И он чуток подался в сторону, словно бы с самого начала ехал не к дому, а мимо, даже отвернулся, всем видом показывая, что происшествие его совершенно не касается.
Уже проехал было Калинушкин мимо, но тут толпа возле дома заволновалась, зашумела. Александр Иванович, хочешь не хочешь, поглядел вверх.
Этот артист теперь стоял не на балконе, а на узеньких перильцах, держась одной рукой за стену дома, а другой торопливо помахивая перед собой и явно адресуясь к людям внизу: мол разойдись, не мешайте, сейчас прыгну!
Словно какая-то неведомая сила выхватила Калинушкина из седла и перенесла в одно мгновение к дому. Звонкая, чистая трель милицейского свистка вонзилась в раскаленный воздух.
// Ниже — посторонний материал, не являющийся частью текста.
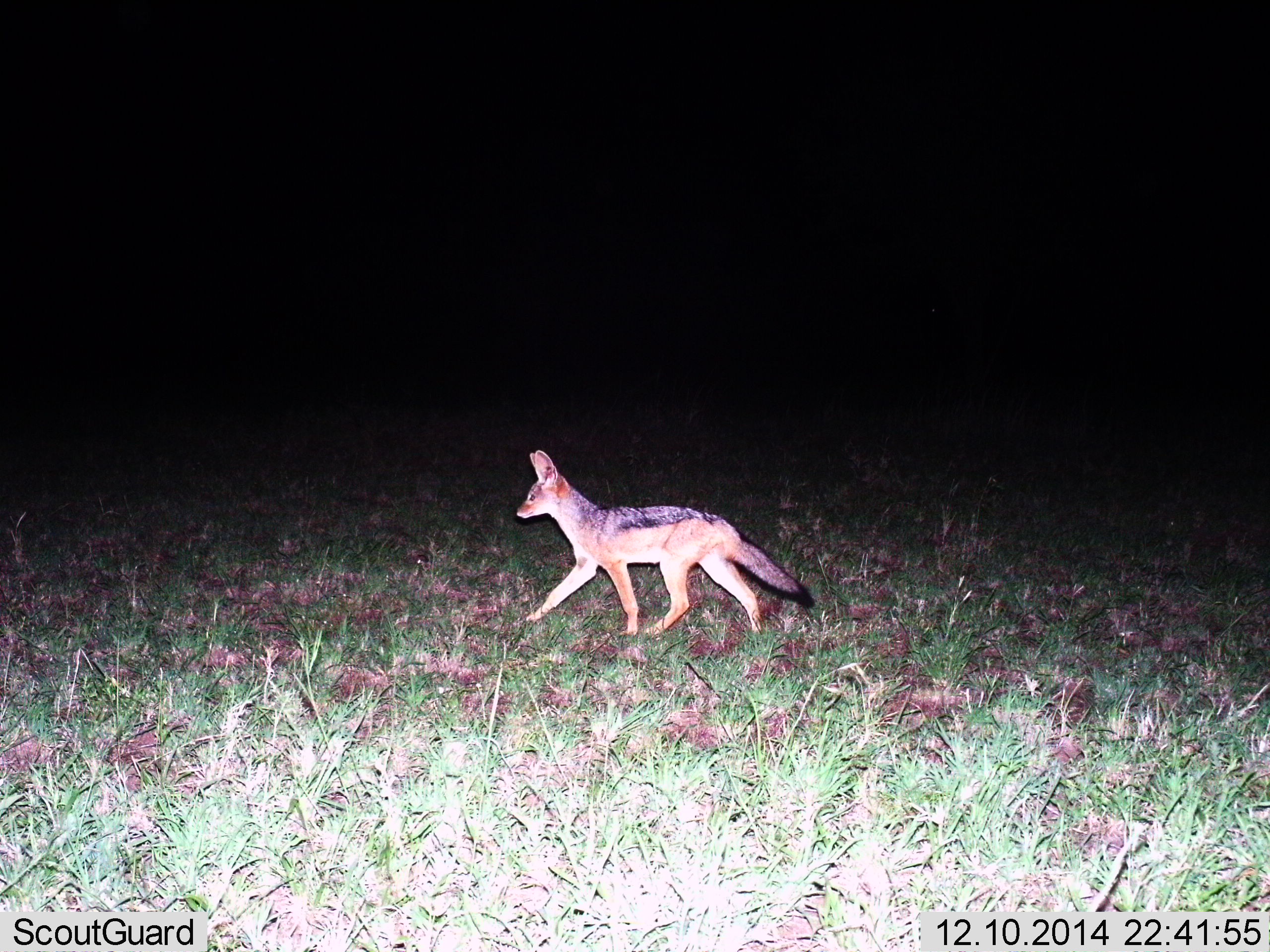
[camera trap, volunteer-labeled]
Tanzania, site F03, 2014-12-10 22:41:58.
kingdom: Animalia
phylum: Chordata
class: Mammalia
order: Carnivora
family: Canidae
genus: Lupulella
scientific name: Lupulella mesomelas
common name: black-backed jackal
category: jackal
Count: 1.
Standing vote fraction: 0%.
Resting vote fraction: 0%.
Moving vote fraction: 100%.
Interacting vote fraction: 0%.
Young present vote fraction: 0%.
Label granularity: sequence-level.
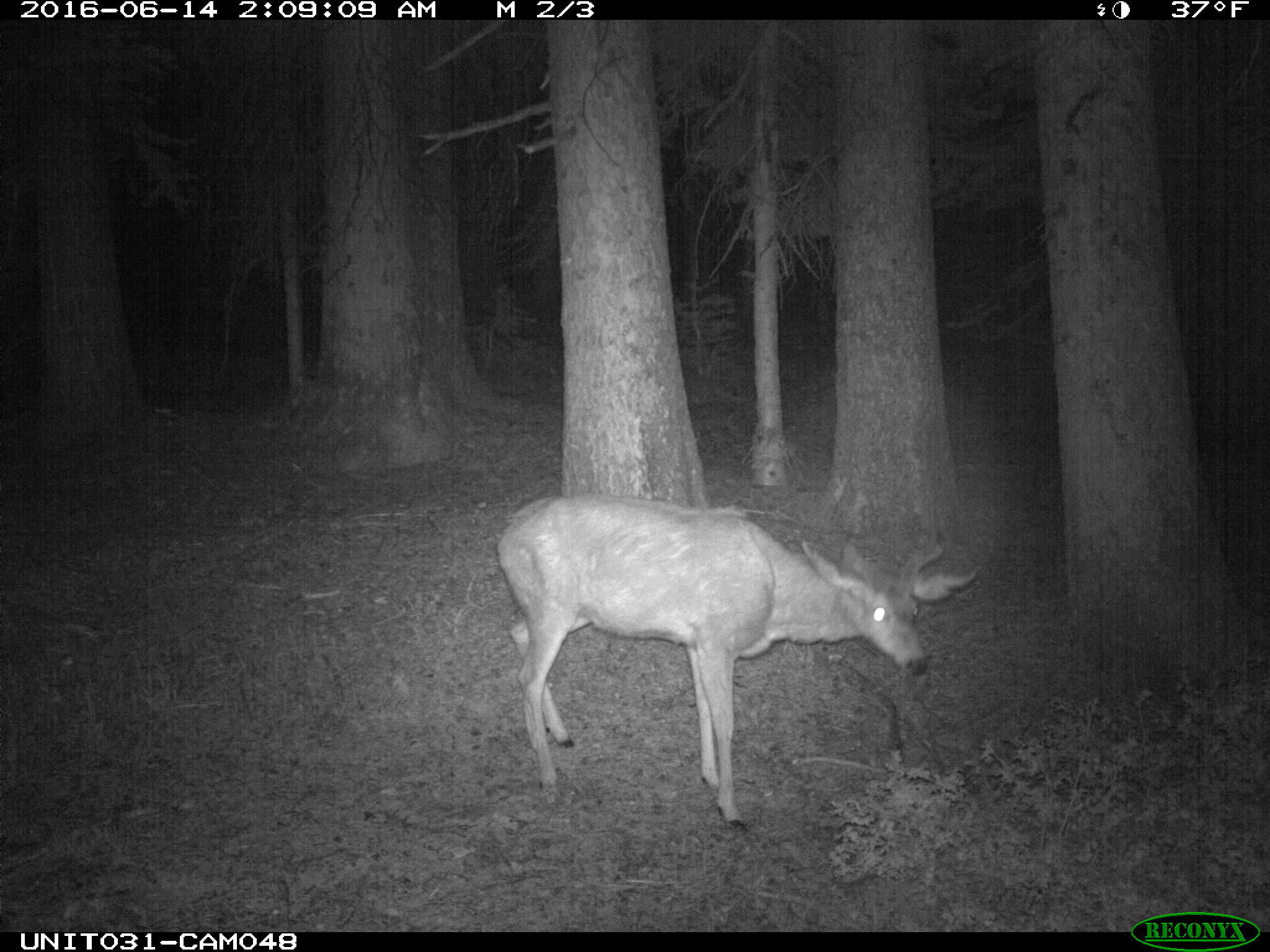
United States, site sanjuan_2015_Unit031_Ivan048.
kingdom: Animalia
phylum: Chordata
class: Mammalia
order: Artiodactyla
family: Cervidae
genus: Odocoileus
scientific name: Odocoileus hemionus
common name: mule deer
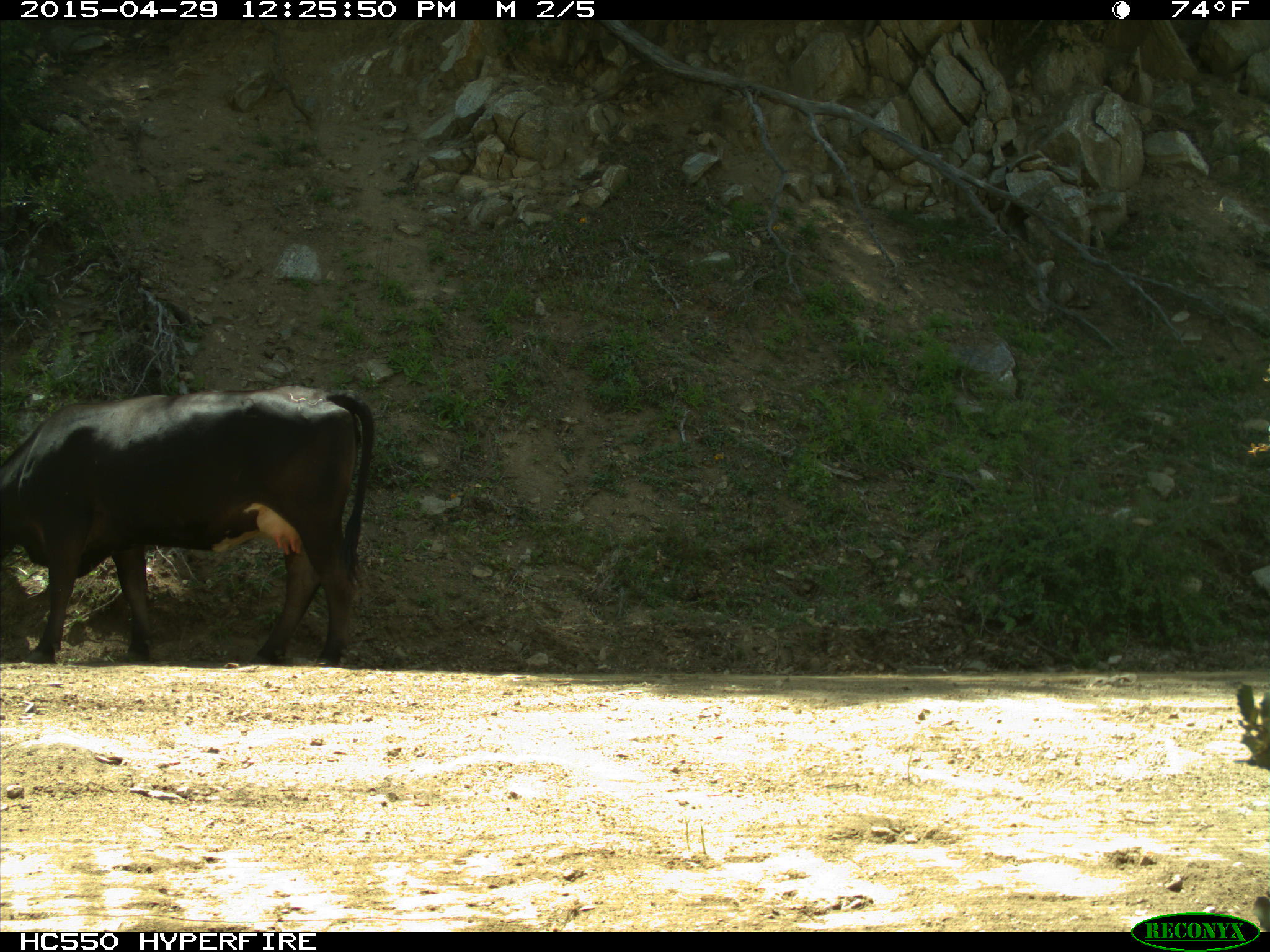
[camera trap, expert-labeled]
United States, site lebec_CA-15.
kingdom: Animalia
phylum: Chordata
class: Mammalia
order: Artiodactyla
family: Bovidae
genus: Bos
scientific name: Bos taurus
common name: domestic cow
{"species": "Bos taurus (domestic cow)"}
Александр Иванович дул в свисток что есть мочи и при этом грозно потрясал пальцем, возмущенный до глубины души таким вызывающим нарушением не только законов и постановлений, но и всего смысла жизни.
Трудно сказать, может, этот несчастный всегда уважал милицию и в этот последний миг его жизни привычное уважение взяло верх над всеми другими чувствами, а может быть, возмущение Калинушкина в полной мере выразилось в трели, как у вдохновенного музыканта, но в ту же секунду балкон опустел, только пестрые трусы мелькнули в балконной двери.
И еще некоторое время у лейтенанта ушло. В новом магазине консервированные крабы для научных работников выкинули, ярцевские старожилы тотчас пронюхали и набежали. Теперь они стояли с раздутыми, пестрыми от банок авоськами и комментировали происшествие.
— Во! С жиру уже с ума сходят! — скорбно поджав губы, сказала бабка Селиваниха. Все дружно поддержали ее, поскольку в Ярцевске с ума никто не сходил. Были свои дурачки, но с рождения, а так, чтобы вдруг, посреди белого дня, — этого никто не помнил.